• _EXERCISE REQUIREMENTS_:
In the text on adult acne and running, what distance does the writer hope to run one day?
==== READING PASSAGE
I find my adult acne embarrassing. It’s painful, cystic, and “ugly”. I find it hard to look people in the eye when it’s bad, as it currently is, and believe me when I say every zoom call is a nightmare right now. Why? Because I am ashamed. I am embarrassed, and I feel like a massive failure because my body does something of its own accord that I can’t consciously control. A logical and saner than me person might say that is CRAZY! How can you feel that way? No one is looking at it or even notices it. But I do, and because I am being 100% honest right now, that is how I feel.

When I break it down and address it ultimately, where is the failure? If I do nothing, make no conscious choice to either work towards fixing it or let it get worse, isn’t that where the failure lies? If I choose to leave it be and let nature and my body do its thing, and that is what I do, isn’t that a success? If I choose to get medical help, and that is what I do, then isn’t that a success too? Why should I let it make me feel ashamed? My body is just doing what it does (producing crazy amounts of deep tissue oil). If I am working towards something like feeling more comfortable about it, being able to work towards looking people in the eye and not dreading every zoom call, isn’t that a success?

I have distant goals for my running. One day I want to run 100km as part of GOW.

It wasn’t going to be this year; even before the event was cancelled, after catching COVID early in the year, I made the decision then that I wouldn’t run it this year. I made a choice, so that makes it a success, NOT a failure. Likely, it won’t even be next year. But possibly the year after. I say possibly because I want to feel like me again first. I want to feel like the Ultra Runner I know I am before I start working towards this goal.
========
==== DATA PROVIDED
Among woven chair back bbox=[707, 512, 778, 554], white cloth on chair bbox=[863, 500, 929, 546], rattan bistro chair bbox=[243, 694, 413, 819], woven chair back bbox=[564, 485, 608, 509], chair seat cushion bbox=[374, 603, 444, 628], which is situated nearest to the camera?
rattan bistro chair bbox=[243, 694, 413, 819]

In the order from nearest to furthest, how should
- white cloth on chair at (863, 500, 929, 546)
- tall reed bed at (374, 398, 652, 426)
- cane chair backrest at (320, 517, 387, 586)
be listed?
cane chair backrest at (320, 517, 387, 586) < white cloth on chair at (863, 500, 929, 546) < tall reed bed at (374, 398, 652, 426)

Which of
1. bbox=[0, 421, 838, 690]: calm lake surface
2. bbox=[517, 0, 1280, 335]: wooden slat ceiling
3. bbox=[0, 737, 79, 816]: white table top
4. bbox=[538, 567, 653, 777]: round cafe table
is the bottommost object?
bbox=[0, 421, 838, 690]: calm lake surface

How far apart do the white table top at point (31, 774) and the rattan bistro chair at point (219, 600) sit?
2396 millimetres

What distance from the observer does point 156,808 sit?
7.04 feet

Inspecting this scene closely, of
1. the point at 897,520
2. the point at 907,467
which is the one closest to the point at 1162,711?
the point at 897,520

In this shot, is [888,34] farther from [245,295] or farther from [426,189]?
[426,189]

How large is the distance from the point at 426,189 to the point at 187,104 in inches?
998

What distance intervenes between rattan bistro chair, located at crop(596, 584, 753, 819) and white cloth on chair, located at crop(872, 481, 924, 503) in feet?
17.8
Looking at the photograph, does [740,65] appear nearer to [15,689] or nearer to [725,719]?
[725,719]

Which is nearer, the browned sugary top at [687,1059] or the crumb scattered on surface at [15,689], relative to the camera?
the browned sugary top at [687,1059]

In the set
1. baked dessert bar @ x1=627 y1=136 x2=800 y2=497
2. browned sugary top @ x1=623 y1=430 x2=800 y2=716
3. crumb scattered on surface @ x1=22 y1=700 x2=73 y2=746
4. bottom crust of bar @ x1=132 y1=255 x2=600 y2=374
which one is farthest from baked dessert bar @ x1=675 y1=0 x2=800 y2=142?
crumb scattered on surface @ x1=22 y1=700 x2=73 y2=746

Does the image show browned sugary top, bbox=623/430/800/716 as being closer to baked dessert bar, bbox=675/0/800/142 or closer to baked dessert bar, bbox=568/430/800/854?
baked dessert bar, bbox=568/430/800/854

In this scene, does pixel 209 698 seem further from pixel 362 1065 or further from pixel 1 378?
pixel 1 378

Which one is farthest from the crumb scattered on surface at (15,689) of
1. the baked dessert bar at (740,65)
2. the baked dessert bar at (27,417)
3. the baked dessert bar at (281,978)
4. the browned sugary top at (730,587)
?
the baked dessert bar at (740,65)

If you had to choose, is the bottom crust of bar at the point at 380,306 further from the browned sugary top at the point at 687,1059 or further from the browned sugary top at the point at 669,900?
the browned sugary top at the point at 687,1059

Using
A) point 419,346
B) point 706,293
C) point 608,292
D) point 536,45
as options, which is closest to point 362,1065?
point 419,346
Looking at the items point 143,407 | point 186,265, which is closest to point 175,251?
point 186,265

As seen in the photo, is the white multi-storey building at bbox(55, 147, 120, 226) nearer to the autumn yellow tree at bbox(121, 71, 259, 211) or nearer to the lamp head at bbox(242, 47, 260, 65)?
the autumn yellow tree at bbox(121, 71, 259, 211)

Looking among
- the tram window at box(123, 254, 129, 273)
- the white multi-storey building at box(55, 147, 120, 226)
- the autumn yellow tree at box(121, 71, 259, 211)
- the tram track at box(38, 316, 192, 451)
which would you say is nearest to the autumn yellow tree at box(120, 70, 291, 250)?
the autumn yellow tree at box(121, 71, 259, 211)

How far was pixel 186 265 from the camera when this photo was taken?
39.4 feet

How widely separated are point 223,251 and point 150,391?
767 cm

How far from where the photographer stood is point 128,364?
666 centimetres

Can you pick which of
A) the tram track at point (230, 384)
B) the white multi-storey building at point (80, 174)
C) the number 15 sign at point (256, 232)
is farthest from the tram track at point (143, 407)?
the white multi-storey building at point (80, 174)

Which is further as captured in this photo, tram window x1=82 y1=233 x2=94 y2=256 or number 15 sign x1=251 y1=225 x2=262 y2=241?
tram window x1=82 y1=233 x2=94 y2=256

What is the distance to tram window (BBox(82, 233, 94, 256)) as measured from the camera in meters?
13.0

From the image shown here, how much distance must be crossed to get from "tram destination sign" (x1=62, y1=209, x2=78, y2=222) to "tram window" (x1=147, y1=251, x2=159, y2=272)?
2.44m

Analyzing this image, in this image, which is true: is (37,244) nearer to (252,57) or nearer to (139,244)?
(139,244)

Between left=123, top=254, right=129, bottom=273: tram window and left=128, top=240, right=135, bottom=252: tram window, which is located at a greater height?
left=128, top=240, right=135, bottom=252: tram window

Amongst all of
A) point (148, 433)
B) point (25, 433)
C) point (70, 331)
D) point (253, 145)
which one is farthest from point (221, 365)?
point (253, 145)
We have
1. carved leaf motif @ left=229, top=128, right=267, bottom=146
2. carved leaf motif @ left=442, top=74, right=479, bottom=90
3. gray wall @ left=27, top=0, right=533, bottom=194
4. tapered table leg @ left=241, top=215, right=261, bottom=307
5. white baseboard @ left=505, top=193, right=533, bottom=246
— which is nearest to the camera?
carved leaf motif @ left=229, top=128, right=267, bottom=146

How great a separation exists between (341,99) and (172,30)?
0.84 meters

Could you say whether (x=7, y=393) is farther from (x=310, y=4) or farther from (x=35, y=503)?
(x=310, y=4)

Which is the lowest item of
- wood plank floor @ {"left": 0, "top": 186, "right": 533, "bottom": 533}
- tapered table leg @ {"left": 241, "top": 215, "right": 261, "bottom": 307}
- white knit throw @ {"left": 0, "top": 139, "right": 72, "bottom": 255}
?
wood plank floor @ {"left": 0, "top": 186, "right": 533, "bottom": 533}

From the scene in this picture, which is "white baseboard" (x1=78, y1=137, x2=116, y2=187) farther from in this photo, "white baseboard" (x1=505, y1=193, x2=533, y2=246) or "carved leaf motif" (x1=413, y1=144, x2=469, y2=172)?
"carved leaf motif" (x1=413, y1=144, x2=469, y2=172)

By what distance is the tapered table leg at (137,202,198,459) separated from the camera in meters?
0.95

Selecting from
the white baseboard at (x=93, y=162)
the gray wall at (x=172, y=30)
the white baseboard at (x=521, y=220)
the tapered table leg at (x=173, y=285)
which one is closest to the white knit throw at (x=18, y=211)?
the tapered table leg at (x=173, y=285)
========
• _COMPLETED EXERCISE_:
100km, as part of GOW.